Can Government Do Anything Right?

Policy expert puts rapidly shifting global parameters in perspective
  • UMass professor Alasdair Roberts sits in his office among the books he has written.

“A lot of experts today are talking as if the world is coming to an end. There have always been moments in our history where it feels like things are falling apart.”

—Alasdair Roberts

Imagine trying to solve a Rubik’s Cube while the squares are constantly changing color. That’s what it’s like to wrestle with issues of policy making and governance, according to Alasdair Roberts, UMass Amherst professor of political science and the inaugural director of the university’s new School of Public Policy.

It’s also what piqued Roberts’s interest in the study of government as far back as middle school. “I’ve always enjoyed looking at these problems because they’re so important but also so complex,” he says.

Roberts’s fascination with problem solving and aptitude for clear-headed analysis has earned him a reputation as a voice of reason in a changing world.
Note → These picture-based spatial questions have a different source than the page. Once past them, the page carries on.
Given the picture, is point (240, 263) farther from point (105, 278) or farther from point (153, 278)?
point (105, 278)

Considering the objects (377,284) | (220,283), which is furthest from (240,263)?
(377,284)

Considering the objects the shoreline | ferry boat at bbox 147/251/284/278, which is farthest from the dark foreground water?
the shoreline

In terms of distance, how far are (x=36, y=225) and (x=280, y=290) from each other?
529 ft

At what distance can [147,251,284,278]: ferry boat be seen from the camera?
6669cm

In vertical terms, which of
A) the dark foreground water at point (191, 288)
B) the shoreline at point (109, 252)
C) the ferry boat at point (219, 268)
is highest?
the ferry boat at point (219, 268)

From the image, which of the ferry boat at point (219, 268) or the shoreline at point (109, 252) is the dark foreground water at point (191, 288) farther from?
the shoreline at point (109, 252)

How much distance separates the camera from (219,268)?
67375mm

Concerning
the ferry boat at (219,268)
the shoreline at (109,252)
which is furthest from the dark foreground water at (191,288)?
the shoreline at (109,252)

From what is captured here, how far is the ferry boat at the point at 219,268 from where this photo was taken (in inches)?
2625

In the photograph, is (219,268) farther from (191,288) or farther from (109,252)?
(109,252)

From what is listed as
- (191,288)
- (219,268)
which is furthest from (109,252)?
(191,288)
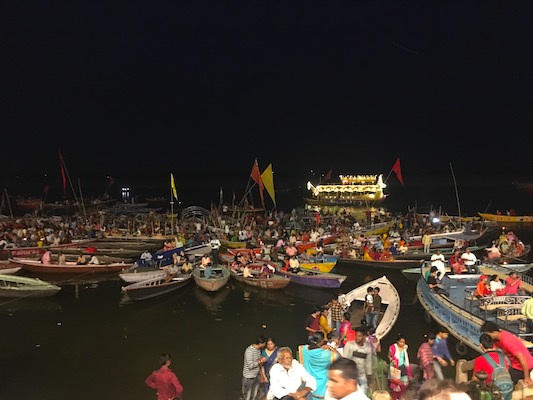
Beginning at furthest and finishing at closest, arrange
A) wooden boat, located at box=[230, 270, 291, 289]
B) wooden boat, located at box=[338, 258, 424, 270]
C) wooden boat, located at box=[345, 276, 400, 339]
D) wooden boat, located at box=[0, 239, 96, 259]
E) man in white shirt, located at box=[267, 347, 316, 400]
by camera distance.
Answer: wooden boat, located at box=[0, 239, 96, 259], wooden boat, located at box=[338, 258, 424, 270], wooden boat, located at box=[230, 270, 291, 289], wooden boat, located at box=[345, 276, 400, 339], man in white shirt, located at box=[267, 347, 316, 400]

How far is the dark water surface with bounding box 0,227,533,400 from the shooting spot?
12.2 m

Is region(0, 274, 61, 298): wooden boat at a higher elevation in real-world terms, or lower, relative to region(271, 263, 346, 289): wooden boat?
higher

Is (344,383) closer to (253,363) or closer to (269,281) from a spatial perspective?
(253,363)

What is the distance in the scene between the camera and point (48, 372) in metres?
13.1

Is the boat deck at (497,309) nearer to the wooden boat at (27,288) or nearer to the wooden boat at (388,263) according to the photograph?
the wooden boat at (388,263)

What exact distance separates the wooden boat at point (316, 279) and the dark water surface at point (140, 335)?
0.34 metres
He’s not afraid to ask thorny questions, as he does in his latest book, Can Government Do Anything Right? (Polity, 2018). His answer? Yes, though it may not always look that way.
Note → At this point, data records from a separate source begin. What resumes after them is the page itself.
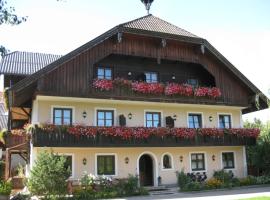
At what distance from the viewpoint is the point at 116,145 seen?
2059 centimetres

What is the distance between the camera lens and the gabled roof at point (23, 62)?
2501 cm

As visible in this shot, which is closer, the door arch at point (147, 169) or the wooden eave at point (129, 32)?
the wooden eave at point (129, 32)

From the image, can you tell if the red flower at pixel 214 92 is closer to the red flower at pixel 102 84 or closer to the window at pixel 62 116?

“A lot of experts today are talking as if the world is coming to an end,” he explains. “But there have always been moments in our history where it feels like things are falling apart. When people say it’s never been as bad as it is today, they’re almost always wrong.”
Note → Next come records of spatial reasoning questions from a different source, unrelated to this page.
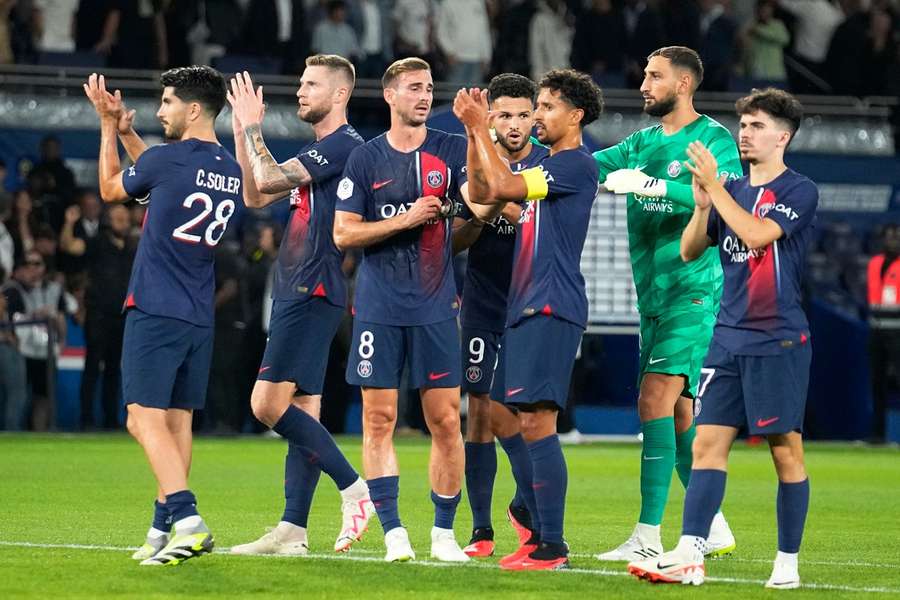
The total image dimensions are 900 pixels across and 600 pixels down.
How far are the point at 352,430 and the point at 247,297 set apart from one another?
220 centimetres

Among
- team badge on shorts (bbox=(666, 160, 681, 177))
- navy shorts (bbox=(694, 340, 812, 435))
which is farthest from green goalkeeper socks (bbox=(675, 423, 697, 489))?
navy shorts (bbox=(694, 340, 812, 435))

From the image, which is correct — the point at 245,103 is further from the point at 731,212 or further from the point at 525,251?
the point at 731,212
Instead, Roberts sees our current disillusionment as a period of transition and adjustment, albeit a painful one that may require patience and some strategic reinvention to ride out successfully. "Old policies no longer fit new realities," he says.  “So we have to go back to fundamentals, asking what government should do and how it should do it.”

Periods like this are far from unique, he points out. What’s important is to stay focused on the big picture. “There’s a temptation, especially in the current administration, to focus on the scandal of the day,” says Roberts, “and the news media feeds that. Yes, we have to pay attention to ethical lapses, but the important questions are about big ideas.”

In other words, what should our national priorities be and how might we go about achieving them? What is government’s responsibility in terms of the economy? How much do national borders matter now that, in Roberts’s words, the “borderless world phase” is over?

Figuring all this out requires a political environment that retains a degree of openness and flexibility, says Roberts. “Under conditions of uncertainty, people find the notion of a strong leader appealing. There’s also a desire to hunker down and protect ourselves against perceived threats. But neither of these helps with the process of adaptation.” What does help is constructive conversation that avoids undue pessimism and strives for creative solutions.

Those conversations are going to be all the more important in the years to come. According to Roberts, we’re emerging from a period of unusual stability during which small government and economic deregulation were the norm and relative accord between superpowers was taken for granted. That’s no longer the case.

“In the past few decades, we’ve thought that all great countries of the world were converging on the idea of liberal democracy,” says Roberts. “Clearly, that’s not true anymore. What do we do in a world where Russia and China have paths that are not in line with the U.S. and other liberal democracies?”

It’s a subject Roberts is exploring further in preparation for his seventh single-authored book, which will focus on the new set of realities stemming from the emergence of super states. “The politics of this century is going to be dominated by states that are exceptionally large and complex,” says Roberts. “Three states—India, China, the United States—and the European Union are going to account for more than half the world’s population. India alone will have 1.5 billion people by the middle of the century. There’s never been a political system that large in all of human history. How do you govern a state like that?”

That’s what makes a new initiative like the School of Public Policy so vital. “The flagship campus of a public university needs to have a really vibrant public policy component,” says Roberts, who sees the school as a hub of research and dialog on policy issues, as well as a forum for conversation across campus and a means of connection between the university community and policy makers at all levels of government. By growing its programs for undergraduate and graduate students—such as its new one-year master’s in public policy—the school helps fulfill the university’s goal to make higher education more accessible and affordable.

“We have to figure out how to respond intelligently to new challenges,” says Roberts. “Democratic systems are better at surviving than other systems, but there’s no guarantee.” To the new generation of “entrepreneurs, idea brokers, and leaders” that he hopes will help forge a path in a world where conflict is the norm, Roberts urges, “Public service is exciting, intellectually engaging, important—and they can make a difference.”